The Free Democrats, for example, warned that “Armenia will lose important facets of its independence such as the opportunity to pursue an independent foreign policy and to function autonomously on financial and economic matters”.

The Dashnaktsyutun party concluded that the only reason the government had gone for the Customs Union membership must have been to secure pledges of Russian support for its own security and that of Nagorny Karabakh. Ever since becoming independent, Armenia has maintained strong security ties with Moscow because of its hostile relationship with Azerbaijan.

Within hours of Sargsyan making his comments in Moscow, a Facebook group had formed calling itself “We are against Customs Union with Russia”. A few hundred members gathered outside the president’s offices in Yerevan to make their concerns heard on September 4 and again on September 10.

In Armenia, few analysts saw Customs Union membership as unambiguously good news.

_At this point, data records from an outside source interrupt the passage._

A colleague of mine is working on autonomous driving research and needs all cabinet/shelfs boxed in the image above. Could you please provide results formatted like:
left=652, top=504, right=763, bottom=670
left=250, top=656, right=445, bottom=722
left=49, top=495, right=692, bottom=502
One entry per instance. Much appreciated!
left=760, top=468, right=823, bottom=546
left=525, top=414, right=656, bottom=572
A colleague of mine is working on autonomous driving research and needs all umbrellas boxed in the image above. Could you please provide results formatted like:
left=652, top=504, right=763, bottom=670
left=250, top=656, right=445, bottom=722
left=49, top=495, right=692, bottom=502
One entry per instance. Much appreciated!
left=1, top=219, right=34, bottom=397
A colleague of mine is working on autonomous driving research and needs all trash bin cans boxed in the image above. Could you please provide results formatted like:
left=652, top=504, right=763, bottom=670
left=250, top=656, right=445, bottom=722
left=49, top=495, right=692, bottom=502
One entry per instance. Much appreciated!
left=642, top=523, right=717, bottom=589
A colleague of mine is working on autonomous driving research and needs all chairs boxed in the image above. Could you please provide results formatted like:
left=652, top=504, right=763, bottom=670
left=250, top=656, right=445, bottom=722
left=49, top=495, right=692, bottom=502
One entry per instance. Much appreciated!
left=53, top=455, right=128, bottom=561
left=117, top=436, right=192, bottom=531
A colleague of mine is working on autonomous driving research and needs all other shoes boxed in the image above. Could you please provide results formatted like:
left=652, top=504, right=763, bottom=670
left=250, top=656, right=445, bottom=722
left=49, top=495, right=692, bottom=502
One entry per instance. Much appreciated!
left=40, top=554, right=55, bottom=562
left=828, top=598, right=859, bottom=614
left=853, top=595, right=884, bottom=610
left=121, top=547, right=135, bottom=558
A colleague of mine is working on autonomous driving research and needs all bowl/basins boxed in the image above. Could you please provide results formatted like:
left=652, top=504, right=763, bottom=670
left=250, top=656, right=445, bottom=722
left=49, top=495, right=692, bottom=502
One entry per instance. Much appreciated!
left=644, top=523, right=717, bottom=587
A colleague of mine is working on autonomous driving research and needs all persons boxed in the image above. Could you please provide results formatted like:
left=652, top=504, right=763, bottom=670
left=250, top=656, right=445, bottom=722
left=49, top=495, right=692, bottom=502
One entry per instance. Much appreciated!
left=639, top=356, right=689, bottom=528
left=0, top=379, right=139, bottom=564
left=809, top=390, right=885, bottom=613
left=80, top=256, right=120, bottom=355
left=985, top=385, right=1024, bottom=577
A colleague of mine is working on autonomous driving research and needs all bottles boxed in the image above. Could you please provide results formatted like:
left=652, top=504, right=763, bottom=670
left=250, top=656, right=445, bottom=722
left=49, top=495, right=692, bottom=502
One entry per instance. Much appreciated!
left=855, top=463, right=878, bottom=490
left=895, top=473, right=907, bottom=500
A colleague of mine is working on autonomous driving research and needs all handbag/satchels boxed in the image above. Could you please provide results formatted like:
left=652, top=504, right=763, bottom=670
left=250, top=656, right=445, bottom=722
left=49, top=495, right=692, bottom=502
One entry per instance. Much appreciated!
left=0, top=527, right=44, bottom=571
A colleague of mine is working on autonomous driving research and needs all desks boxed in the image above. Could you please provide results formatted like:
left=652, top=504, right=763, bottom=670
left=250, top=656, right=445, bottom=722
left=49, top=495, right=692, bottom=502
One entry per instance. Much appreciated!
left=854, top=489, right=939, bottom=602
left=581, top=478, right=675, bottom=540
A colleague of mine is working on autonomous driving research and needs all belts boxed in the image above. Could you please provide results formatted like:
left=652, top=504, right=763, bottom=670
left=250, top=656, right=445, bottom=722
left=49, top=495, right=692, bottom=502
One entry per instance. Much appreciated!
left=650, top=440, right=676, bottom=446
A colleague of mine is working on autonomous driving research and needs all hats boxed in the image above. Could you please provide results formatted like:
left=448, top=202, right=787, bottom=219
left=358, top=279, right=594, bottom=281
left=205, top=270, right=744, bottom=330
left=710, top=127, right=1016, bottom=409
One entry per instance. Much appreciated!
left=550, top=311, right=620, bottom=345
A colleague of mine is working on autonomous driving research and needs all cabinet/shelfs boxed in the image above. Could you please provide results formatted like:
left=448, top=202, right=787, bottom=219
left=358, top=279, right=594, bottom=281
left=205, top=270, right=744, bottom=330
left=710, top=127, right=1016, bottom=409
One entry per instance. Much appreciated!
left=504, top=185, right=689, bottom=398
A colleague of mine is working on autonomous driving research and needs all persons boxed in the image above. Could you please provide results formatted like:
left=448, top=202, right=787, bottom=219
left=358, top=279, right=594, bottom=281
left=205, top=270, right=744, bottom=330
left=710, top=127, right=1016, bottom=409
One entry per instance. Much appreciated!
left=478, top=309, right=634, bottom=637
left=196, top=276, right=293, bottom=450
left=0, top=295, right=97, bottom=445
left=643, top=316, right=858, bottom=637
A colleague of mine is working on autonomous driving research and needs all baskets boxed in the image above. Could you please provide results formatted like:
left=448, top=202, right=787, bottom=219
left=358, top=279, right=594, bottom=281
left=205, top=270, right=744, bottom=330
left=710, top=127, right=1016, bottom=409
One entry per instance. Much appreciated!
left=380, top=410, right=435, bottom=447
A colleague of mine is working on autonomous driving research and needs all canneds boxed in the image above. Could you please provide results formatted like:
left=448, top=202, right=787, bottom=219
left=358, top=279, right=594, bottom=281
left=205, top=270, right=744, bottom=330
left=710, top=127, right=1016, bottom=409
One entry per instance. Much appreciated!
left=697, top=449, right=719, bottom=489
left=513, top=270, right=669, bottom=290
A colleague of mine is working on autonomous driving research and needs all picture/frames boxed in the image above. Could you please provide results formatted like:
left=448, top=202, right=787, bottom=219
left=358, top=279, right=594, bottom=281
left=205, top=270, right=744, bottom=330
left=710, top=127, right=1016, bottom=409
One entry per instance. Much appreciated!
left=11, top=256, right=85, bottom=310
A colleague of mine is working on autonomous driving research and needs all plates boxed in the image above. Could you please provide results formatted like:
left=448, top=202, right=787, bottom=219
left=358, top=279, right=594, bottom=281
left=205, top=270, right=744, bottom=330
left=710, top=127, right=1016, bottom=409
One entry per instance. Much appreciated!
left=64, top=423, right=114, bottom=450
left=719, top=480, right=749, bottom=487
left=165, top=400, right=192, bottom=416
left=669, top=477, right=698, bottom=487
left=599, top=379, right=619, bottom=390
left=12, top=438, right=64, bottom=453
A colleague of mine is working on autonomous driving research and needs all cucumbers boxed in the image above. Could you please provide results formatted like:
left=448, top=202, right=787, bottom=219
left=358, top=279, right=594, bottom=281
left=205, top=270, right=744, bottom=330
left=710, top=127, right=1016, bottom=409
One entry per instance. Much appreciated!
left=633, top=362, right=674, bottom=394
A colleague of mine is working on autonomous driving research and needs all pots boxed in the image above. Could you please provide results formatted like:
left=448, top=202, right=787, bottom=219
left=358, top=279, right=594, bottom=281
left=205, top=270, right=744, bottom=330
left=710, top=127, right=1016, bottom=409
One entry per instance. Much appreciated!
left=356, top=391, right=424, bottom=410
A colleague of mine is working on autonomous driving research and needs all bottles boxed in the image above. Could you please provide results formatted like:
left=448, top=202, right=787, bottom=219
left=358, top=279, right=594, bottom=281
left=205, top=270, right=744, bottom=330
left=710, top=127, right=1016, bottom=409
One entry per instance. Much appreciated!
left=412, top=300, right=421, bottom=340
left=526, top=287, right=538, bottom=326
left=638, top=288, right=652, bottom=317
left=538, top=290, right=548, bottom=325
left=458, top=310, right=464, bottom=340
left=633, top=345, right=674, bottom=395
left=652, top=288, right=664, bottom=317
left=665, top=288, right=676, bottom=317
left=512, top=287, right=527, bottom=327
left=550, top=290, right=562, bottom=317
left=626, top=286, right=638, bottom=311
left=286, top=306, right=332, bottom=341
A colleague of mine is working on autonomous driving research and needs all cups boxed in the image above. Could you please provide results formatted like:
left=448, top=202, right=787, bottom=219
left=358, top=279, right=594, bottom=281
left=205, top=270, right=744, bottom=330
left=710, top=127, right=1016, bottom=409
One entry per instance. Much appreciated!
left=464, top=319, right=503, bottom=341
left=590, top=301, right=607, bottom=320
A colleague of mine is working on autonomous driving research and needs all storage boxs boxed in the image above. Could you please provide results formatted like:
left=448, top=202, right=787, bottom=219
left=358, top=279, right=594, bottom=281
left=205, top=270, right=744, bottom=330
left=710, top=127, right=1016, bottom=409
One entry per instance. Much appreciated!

“This was a strategic mistake, an important opportunity that has been lost,” Richard Giragosian, director of the Regional Studies Centre in Yerevan said. “A major foreign policy error has been committed that places the entire future of reforms in doubt.”

Giragosian believes that the door to the EU is now “closed but not locked”.

Sergei Minasyan, deputy director of the Caucasus Institute in Yerevan, was more optimistic, saying that Sargsyan’s meeting with Putin did not amount to a “watershed in Armenia-EU relations”.

Arpi Harutyunyan is a correspondent for the Armnews website.